Tip: The pond water for the mud snail should not be too soft, otherwise it will lack the calcium it needs for its snail shell.
Use algae killer
- chemical preparations in liquid and powder form
- contain algae-killing ingredients
- Use only in the case of acute algae blooms, not permanently
- no permanent effectiveness
- Symptoms do not address the root cause
- destroy structure of algae and unicellular organisms
- Plants can be sensitive
- consult a professional if necessary
frequently asked Questions
Are these algae harmful to the garden pond?They are not harmful, but a necessary part of an intact garden pond. Only if they spread unhindered is this an indication that the balance in the garden pond is out of control and something needs to be done.
Are fish suitable for fighting?Fish are hardly suitable for combating filamentous algae.
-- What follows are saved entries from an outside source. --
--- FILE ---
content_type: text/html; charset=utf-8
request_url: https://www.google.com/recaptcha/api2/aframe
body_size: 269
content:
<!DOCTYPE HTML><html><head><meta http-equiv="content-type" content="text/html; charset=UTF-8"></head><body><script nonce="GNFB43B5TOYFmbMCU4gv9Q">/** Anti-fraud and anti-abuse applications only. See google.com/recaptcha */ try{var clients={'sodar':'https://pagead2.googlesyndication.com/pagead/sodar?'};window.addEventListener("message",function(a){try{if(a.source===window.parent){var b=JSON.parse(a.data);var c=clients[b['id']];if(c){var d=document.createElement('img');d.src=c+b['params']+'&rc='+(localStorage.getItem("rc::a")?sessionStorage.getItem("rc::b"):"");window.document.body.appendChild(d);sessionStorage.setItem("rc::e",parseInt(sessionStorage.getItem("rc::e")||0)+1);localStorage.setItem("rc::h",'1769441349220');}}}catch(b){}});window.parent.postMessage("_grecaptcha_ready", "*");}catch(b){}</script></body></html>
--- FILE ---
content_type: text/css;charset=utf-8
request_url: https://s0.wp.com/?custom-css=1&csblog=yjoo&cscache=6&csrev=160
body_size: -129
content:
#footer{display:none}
With their excretions, they even provide a nutrient input and thus contribute to the formation of algae. Nevertheless, there are said to be species that eat algae, such as rudd and grass carp. When it comes to fish food, you should pay attention to the quality, because even inferior food can promote algae formation.
Is it possible to completely prevent thread algae?No, but they shouldn't get out of hand. That's why you have to do something to support and maintain the biological balance in the garden pond. This also includes the algae, because they are not the cause of the problem, but only a symptom.